1. Faster build time

Offsite manufacturing offers significant time-saving benefits. As components are manufactured in a controlled factory environment, contractors only need to install the fully manufactured product.

Engineered timber products, in comparison to traditional brick and block, can be installed in a matter of days rather than weeks. Faster build times combats weather conditions and skilled labour shortages, which often negatively impact onsite construction times.

2. Cost savings

Offsite manufacturing reduces the need for skilled labour and the number of workers, minimising all associated costs of a full workforce.

4. Sustainability

Offsite manufacturing, particularly timber engineering, is a more sustainable way to build.

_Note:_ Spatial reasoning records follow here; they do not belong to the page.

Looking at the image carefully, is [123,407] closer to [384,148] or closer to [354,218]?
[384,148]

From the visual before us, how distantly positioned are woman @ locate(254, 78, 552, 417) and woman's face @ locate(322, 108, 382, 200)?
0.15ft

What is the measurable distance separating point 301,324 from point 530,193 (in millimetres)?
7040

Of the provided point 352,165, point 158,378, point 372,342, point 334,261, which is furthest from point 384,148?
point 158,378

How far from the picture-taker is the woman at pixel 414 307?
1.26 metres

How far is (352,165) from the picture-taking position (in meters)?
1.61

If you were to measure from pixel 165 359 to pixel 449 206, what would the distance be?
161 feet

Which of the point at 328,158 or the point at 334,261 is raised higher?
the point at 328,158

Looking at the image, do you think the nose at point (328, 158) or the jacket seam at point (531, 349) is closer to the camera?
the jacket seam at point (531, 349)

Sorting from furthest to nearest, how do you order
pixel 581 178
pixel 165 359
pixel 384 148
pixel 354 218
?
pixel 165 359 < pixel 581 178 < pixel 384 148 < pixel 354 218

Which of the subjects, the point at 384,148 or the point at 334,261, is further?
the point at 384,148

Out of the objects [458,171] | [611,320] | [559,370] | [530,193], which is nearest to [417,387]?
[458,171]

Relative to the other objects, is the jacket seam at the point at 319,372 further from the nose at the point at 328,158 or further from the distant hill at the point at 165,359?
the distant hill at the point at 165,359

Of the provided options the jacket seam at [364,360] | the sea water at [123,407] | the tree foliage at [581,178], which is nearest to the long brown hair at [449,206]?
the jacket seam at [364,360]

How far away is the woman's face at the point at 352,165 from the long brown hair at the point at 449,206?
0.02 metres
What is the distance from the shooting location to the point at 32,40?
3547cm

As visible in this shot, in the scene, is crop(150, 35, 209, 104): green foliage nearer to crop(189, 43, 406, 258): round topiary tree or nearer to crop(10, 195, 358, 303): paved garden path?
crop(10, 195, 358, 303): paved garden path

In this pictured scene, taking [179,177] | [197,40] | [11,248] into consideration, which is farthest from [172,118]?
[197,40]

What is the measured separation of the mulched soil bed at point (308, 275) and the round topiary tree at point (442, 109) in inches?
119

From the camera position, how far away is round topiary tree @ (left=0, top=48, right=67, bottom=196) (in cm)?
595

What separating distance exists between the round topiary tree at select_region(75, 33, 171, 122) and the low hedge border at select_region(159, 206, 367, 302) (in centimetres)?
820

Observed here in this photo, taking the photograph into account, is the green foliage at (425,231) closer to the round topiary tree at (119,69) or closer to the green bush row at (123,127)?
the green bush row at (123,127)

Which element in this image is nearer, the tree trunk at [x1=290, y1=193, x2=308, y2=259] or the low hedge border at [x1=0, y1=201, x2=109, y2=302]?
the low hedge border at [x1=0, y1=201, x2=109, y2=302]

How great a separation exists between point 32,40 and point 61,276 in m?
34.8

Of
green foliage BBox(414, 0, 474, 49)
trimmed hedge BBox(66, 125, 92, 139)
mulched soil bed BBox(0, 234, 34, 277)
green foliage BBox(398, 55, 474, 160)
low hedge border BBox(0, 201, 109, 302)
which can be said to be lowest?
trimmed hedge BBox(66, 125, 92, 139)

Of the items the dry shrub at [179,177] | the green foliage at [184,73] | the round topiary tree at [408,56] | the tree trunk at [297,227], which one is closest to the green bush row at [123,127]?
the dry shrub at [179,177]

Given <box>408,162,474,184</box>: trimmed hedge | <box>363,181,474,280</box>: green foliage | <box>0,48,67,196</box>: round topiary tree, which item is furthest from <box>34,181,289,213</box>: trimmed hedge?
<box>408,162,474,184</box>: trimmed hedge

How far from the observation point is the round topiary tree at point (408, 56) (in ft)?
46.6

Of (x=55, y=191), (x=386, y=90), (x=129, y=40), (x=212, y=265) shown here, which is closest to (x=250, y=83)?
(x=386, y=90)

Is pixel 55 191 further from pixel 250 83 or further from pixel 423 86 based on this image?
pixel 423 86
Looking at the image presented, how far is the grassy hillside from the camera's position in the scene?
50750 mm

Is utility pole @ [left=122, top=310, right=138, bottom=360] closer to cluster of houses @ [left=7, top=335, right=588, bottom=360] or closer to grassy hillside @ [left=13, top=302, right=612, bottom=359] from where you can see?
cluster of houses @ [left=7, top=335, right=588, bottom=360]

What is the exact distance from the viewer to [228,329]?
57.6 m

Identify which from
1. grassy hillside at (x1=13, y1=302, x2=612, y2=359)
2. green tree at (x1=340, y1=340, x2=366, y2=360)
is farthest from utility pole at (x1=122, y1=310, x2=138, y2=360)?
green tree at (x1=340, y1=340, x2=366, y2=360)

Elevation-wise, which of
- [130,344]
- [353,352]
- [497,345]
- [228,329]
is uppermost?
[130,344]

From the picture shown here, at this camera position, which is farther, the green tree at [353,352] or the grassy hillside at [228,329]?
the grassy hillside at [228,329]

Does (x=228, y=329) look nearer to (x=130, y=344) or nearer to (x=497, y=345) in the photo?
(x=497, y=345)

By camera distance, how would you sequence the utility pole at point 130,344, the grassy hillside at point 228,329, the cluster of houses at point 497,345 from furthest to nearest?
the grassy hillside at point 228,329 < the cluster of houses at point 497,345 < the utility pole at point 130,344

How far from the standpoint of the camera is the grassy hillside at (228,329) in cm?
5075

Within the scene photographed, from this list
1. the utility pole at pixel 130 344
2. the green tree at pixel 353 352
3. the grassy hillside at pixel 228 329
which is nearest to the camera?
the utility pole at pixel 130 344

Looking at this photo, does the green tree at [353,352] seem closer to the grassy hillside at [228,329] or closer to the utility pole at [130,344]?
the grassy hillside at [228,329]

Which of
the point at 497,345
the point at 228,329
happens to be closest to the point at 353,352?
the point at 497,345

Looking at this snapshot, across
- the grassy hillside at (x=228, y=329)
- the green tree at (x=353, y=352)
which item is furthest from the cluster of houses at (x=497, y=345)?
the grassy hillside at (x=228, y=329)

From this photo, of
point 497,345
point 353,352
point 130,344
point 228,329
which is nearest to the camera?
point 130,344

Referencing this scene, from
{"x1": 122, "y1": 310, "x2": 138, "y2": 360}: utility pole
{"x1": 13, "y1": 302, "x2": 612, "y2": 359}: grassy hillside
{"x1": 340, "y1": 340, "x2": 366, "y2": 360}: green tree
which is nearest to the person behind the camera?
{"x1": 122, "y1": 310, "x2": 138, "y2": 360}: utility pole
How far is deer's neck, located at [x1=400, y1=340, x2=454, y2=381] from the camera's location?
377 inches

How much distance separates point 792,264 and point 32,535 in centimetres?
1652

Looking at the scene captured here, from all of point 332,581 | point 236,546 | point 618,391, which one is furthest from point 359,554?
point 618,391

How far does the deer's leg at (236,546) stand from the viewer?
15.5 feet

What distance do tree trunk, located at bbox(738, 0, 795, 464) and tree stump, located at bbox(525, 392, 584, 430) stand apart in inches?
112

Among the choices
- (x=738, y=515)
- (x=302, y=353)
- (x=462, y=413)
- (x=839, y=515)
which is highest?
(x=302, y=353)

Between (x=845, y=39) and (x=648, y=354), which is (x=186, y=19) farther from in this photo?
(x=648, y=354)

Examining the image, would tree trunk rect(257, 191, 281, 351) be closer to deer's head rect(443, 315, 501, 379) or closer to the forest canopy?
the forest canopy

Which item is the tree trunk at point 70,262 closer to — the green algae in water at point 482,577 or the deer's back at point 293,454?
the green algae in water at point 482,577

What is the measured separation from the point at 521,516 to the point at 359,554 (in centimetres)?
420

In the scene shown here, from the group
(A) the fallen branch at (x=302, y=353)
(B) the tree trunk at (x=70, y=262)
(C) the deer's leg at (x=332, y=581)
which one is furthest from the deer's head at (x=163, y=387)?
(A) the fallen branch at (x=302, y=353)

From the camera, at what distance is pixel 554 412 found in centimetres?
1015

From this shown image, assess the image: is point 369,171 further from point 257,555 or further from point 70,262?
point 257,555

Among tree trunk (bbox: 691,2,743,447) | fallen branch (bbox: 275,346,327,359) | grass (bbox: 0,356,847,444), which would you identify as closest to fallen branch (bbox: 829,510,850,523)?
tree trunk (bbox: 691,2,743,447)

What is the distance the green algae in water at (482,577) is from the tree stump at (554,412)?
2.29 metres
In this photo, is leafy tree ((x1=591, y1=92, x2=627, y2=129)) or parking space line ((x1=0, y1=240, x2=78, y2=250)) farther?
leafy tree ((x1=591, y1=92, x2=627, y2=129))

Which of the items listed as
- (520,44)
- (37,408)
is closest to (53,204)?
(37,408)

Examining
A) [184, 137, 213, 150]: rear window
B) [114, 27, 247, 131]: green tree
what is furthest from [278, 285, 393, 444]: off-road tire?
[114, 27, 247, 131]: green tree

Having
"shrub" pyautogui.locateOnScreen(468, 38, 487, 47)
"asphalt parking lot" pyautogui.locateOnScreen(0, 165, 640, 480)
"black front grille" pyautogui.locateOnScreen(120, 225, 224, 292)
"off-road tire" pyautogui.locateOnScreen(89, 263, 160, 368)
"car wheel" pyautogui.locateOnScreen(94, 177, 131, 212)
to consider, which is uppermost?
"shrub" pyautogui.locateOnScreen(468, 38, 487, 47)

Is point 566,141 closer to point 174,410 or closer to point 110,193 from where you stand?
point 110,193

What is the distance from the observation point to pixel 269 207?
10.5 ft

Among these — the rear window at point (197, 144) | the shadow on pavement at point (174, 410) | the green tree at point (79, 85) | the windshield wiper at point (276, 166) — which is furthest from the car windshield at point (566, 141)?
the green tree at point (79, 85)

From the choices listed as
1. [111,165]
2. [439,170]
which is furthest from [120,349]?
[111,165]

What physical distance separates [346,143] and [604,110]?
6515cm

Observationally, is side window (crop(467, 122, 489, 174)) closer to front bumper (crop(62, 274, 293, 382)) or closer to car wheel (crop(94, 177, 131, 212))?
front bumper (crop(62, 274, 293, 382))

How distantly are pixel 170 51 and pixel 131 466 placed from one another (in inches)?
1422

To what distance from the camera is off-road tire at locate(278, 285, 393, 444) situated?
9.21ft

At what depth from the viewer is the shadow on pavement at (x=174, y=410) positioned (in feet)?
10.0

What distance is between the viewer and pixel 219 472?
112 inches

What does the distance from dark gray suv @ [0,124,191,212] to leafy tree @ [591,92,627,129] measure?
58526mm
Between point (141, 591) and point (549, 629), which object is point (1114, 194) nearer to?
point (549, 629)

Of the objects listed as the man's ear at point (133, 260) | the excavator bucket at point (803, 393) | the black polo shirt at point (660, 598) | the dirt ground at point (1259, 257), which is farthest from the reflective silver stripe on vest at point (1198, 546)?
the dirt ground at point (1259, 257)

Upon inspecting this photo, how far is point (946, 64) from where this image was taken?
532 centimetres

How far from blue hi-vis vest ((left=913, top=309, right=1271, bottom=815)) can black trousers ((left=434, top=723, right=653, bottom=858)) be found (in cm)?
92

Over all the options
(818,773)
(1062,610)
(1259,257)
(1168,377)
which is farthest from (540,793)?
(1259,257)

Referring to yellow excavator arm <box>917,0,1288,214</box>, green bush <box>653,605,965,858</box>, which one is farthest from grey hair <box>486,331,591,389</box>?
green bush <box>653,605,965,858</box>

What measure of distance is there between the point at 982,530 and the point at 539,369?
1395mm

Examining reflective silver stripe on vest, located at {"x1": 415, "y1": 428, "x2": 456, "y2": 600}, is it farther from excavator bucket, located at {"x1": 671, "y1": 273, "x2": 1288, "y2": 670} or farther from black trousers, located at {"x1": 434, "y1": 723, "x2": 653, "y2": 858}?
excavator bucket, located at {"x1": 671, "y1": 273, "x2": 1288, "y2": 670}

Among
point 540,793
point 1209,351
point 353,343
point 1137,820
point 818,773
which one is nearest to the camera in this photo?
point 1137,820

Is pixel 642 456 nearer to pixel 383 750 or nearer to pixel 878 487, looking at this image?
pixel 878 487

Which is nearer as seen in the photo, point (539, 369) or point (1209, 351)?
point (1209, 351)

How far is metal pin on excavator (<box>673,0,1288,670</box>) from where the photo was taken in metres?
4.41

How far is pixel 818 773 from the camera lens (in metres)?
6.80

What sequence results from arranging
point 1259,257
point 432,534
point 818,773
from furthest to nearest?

Pre-assembled components reduce waste onsite, and any waste produced in a factory is minimal and can be recycled. Offsite construction also requires less machinery and so less energy used.

Timber is one of the only renewable, natural building materials. Timber engineered products are more environmentally friendly without compromising on strength or durability.

4. Improved efficiency

Housebuilders can be assured that components such as roof trusses, metal web joists and spandrel panels, are all manufactured to the highest quality and on time to meet project timescales.

5. Improved onsite health and safety

Offsite manufacturing reduces the need for workers to be working at height, for long periods of time in often adverse weather conditions. A controlled factory environment is also far more predictable than a physical construction site helping to improve overall onsite safety.